** Start of Document excerpt **
Update

What Developers Should Know about the FTC’s Deal with a Kids’ Brain-Trainer

Last week the Federal Trade Commission announced it had reached a deal with the makers of a $200 brain-training program that claimed it could help children improve their focus and attention and improve their ability to succeed in school.

Under the terms of the agreement between the FTC and Focus Education LLC, makers of the Jungle Rangers computer games, the company agreed to stop claiming it could improve children’s cognitive function and permanently improve their neural abilities.

Focus Education also said it would make itself available to FTC inspections of its marketing efforts at any time over the next five years, although there was no financial penalty announced.

Jungle Rangers will need to scrap most of its claims that it can improve a child's attention and focus, according to a deal it cut with the federal government.

Jungle Rangers will need to scrap most of its claims that it can improve a child’s attention and focus, according to a deal it cut with the federal government.
** End of Document excerpt **
** Start of Extracted entries **
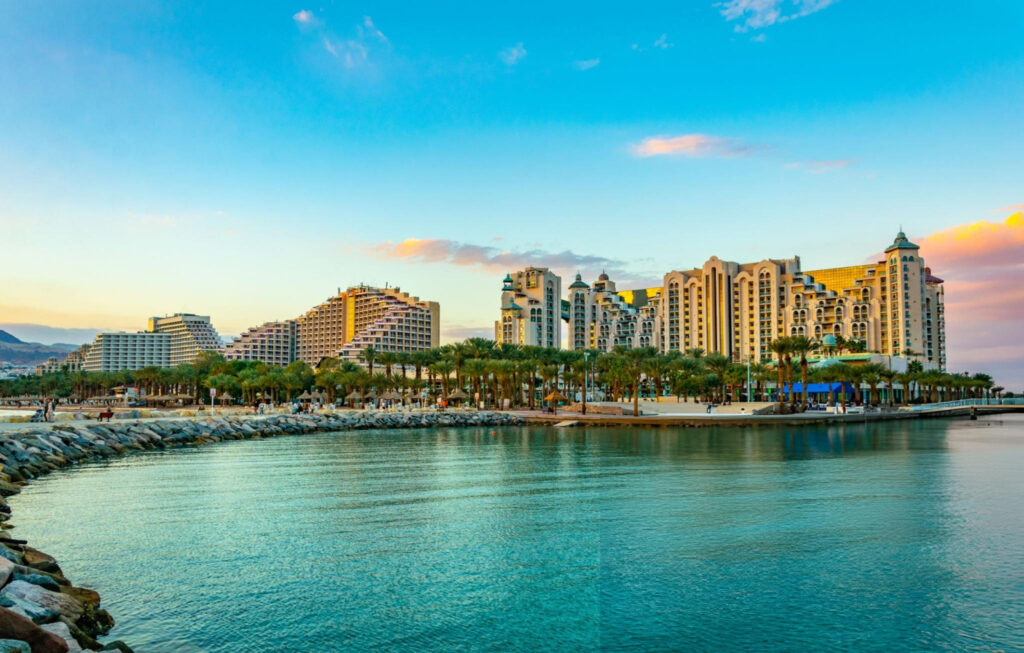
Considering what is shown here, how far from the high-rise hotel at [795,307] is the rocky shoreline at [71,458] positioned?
9924 centimetres

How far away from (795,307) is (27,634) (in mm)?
180140

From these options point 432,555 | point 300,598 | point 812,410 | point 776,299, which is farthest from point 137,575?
point 776,299

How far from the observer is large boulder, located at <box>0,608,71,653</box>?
10.8 metres

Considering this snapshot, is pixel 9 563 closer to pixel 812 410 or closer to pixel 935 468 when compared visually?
pixel 935 468

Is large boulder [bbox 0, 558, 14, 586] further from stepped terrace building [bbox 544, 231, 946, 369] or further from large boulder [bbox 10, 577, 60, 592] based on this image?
stepped terrace building [bbox 544, 231, 946, 369]

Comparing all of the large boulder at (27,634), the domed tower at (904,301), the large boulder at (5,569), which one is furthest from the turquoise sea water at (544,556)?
the domed tower at (904,301)

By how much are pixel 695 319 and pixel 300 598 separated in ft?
597

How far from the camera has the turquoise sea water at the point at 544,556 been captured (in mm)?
13797

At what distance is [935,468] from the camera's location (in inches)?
1527

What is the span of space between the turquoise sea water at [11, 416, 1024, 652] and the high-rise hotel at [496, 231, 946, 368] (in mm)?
134131

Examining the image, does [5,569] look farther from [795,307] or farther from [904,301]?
[904,301]

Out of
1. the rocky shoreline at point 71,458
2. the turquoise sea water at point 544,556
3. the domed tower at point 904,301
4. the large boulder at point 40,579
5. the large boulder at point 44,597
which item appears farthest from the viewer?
the domed tower at point 904,301

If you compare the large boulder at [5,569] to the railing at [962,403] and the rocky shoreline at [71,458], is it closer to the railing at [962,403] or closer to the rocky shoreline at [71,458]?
the rocky shoreline at [71,458]

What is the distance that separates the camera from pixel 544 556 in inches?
739
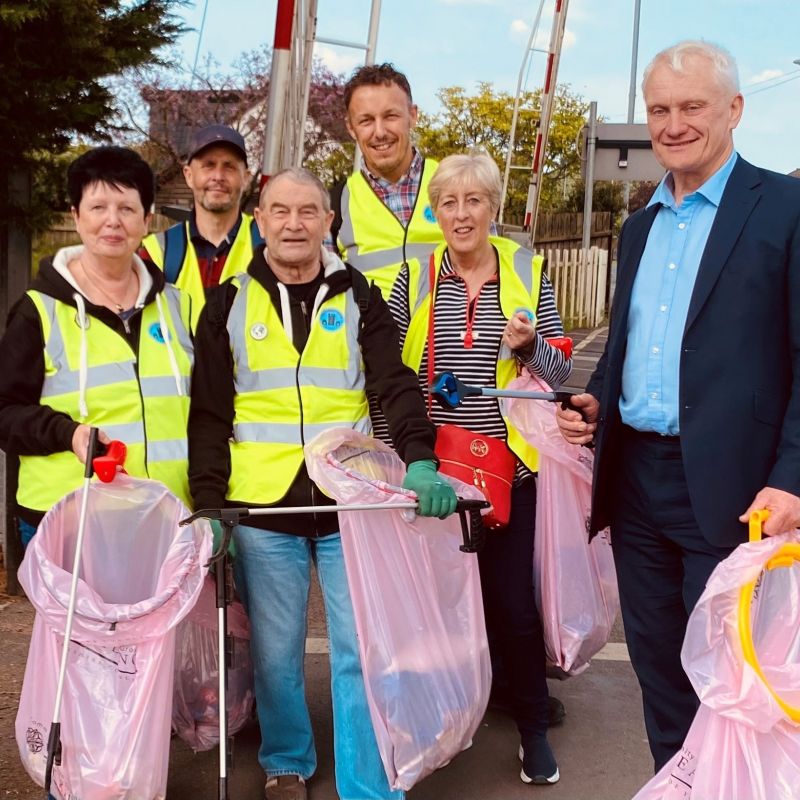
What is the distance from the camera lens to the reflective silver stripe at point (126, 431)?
284cm

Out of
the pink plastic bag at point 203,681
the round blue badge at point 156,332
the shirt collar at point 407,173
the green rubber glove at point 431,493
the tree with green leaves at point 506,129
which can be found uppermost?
the tree with green leaves at point 506,129

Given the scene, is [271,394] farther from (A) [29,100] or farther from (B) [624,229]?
(A) [29,100]

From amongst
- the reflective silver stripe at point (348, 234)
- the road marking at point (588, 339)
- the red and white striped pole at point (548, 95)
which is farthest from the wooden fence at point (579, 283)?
the reflective silver stripe at point (348, 234)

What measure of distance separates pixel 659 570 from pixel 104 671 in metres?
1.45

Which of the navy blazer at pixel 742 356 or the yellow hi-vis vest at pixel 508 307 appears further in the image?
** End of Extracted entries **
Please copy the FTC article word for word, starting at the words "Focus Education also" and stopping after "financial penalty announced.".

Focus Education also said it would make itself available to FTC inspections of its marketing efforts at any time over the next five years, although there was no financial penalty announced.